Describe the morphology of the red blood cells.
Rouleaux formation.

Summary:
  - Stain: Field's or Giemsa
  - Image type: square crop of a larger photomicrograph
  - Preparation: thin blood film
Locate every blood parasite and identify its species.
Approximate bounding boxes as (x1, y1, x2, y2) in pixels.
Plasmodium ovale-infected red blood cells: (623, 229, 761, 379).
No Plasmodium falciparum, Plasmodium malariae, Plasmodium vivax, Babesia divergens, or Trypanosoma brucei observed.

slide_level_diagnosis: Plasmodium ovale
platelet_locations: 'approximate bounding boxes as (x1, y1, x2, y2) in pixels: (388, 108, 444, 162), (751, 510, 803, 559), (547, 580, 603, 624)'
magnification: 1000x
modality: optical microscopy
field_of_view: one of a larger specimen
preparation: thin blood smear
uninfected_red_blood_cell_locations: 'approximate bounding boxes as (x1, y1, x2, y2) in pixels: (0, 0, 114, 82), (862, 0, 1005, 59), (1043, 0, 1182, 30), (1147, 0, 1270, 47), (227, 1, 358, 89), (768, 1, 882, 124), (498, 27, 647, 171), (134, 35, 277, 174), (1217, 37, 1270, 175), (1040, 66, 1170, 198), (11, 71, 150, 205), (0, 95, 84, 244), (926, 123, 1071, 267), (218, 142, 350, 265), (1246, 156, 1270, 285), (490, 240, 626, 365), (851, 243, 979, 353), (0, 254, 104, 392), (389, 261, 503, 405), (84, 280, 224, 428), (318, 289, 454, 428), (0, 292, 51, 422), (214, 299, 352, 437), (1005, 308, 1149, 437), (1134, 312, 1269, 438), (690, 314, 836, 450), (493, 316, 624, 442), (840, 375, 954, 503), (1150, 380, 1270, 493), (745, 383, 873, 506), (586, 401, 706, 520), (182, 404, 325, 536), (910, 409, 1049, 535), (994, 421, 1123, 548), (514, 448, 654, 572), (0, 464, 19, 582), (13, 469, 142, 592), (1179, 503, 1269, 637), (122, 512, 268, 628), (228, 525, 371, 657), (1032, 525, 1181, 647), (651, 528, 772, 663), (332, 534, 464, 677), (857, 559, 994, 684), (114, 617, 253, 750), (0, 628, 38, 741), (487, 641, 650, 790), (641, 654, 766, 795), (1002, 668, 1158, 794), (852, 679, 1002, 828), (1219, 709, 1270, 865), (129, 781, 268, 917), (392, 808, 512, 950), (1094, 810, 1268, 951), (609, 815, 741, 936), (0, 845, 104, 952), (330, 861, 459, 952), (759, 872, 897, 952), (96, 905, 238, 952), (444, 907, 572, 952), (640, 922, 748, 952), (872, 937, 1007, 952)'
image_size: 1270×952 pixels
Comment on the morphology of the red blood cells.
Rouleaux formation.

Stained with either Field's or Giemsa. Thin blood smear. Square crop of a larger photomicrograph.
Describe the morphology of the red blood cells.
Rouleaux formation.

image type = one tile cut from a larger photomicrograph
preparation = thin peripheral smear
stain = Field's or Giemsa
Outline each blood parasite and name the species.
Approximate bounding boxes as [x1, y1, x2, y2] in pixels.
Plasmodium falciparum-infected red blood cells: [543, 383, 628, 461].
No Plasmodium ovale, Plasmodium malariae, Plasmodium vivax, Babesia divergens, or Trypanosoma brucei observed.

- **Problem to solve**
From the records above, reproduce exactly the lines from the one with "field_of_view: one of a larger specimen" to the one with "preparation: thin blood smear", both included, and no others.

- **Reply to the exercise**
field_of_view: one of a larger specimen
preparation: thin blood smear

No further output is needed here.